As this shows, the KL term dominates in this case. This means the optimal ELBO is found by moving q to be close to the prior, and once we do this, we essentially force independence, so $p(x | z) = p(x)$. Rui's original post explains this in much more detail, so check it out.

The key point here is that this is a scenario where the VAE strongly favours generation over inference - because the KL dominates, whether we generate samples from the prior or approximate posterior, they will be roughly the same quality.

However, we sacrifice on the inference - we have learnt a really poor model for $p(x \mid z)$.

The problem

The real problem lies within the KL divergence. In most VAE formulations, the prior is used to shape the latent variable space - have a look at a few of my previous posts to see this in action. However, this property is actually about the marginal distribution of $q$.

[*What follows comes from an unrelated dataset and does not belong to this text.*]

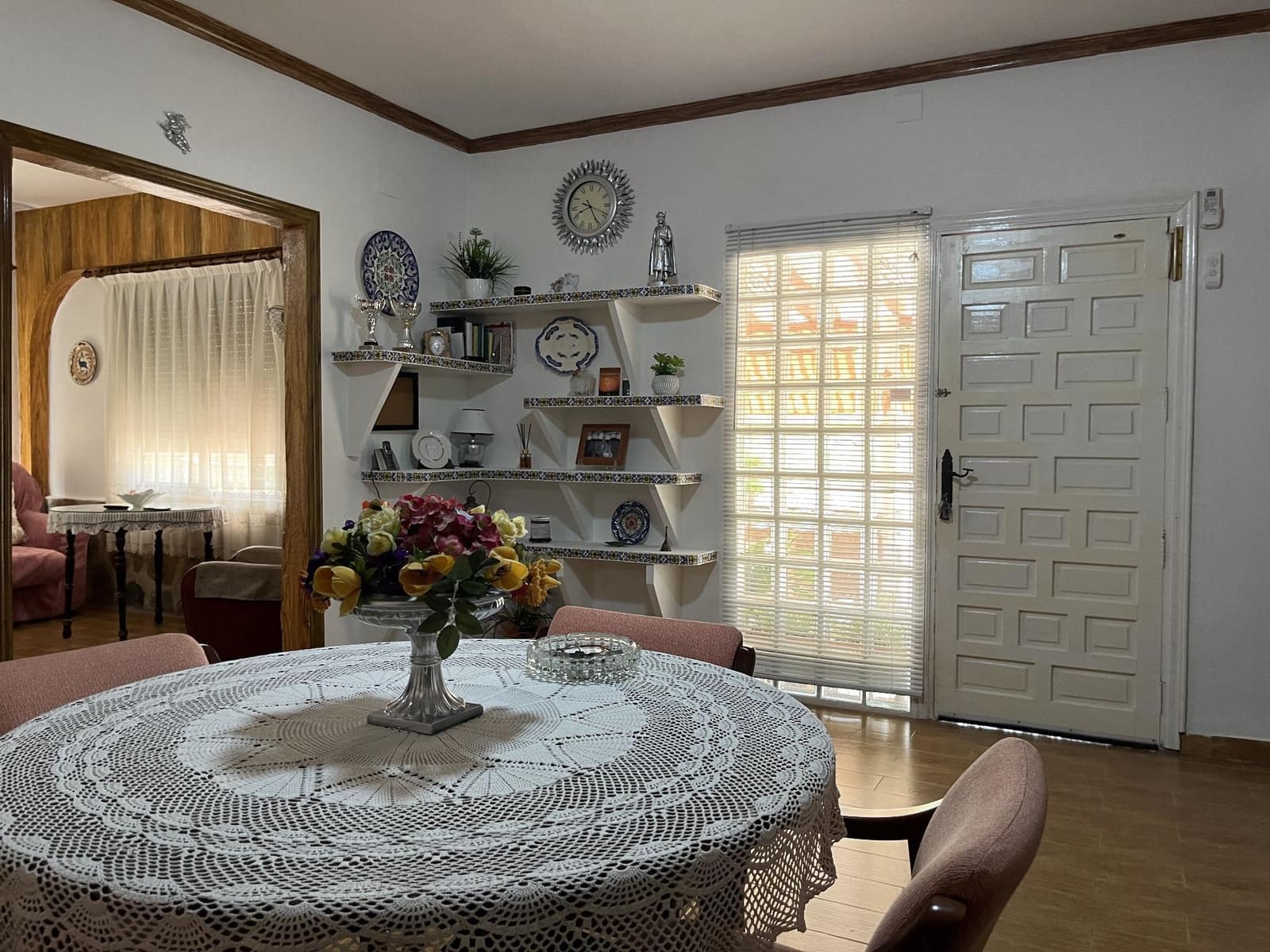 4 chambre Villa/Maison à vendre à Agullent avec piscine - 415 000 € (Ref: 9275850)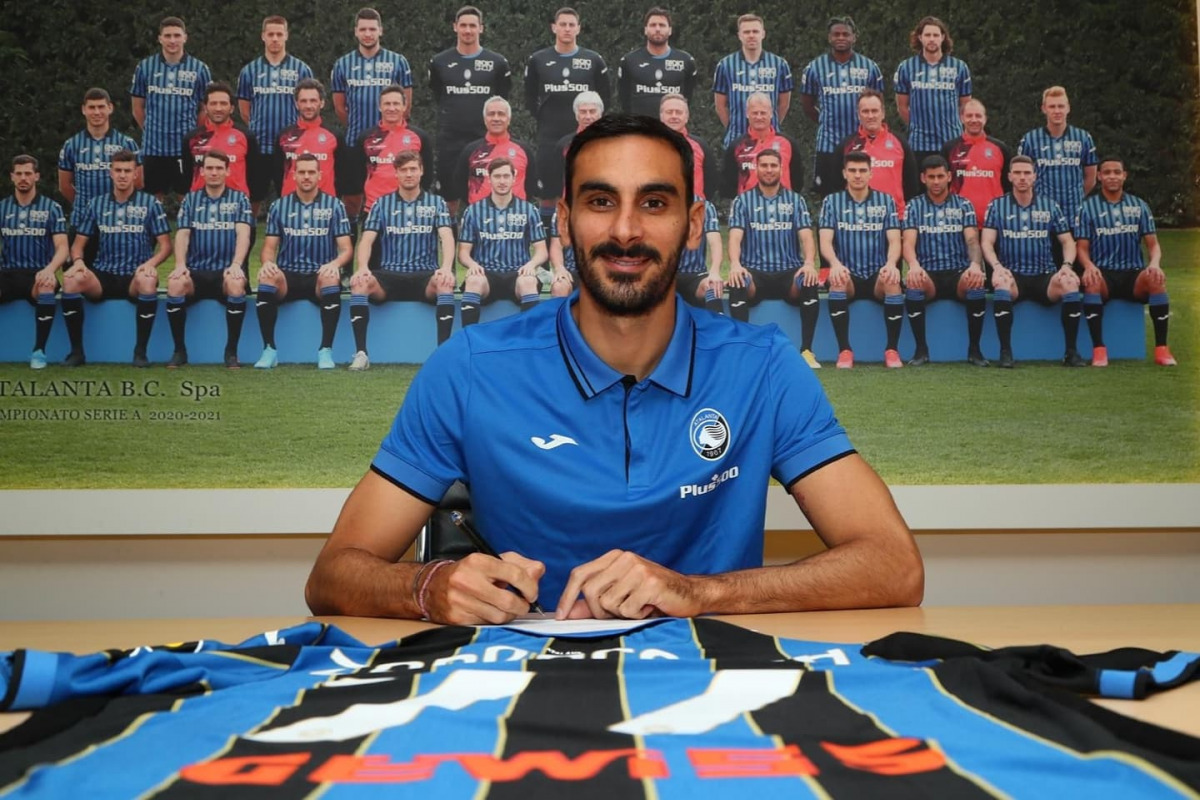 Twitter: Davide Zappacosta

We would really like the overall shape to be given by the prior, e.g. the unit circle, and that this be 'divided up' so that conditioning on different samples gives some part of this space.

Because the ELBO requires us to minimise $KL[q(z|x) || p(z)]$, we don't do this. What we really want is to minimise $KL[q(z)|| p(z)]$. However, we don't have easy access to the marginal on $q$, so the ELBO uses the conditional as a way to approximately achieve this. This is the cause of all our problems!

Unfortunately, knowing the problem doesn't help much - computing the marginal is really expensive. We would also need to compute a bound involving the marginal. The ELBO Surgery paper shows:

$E_{p(x^{*})}[KL[q_{\phi}(z|x)||p(z)]] \geq KL[q_{\phi}(z)||p(z)]$

So if we just change the KL term in the ELBO to be in terms of the marginal q, we may not have a lower bound anymore.

Summary

This post has been a quick summary of the recent paper on the Generation Inference problem within VAEs. This has also been noted before in many places, and in general it should be no surprise - if we pick a very simple prior, this will be constraining.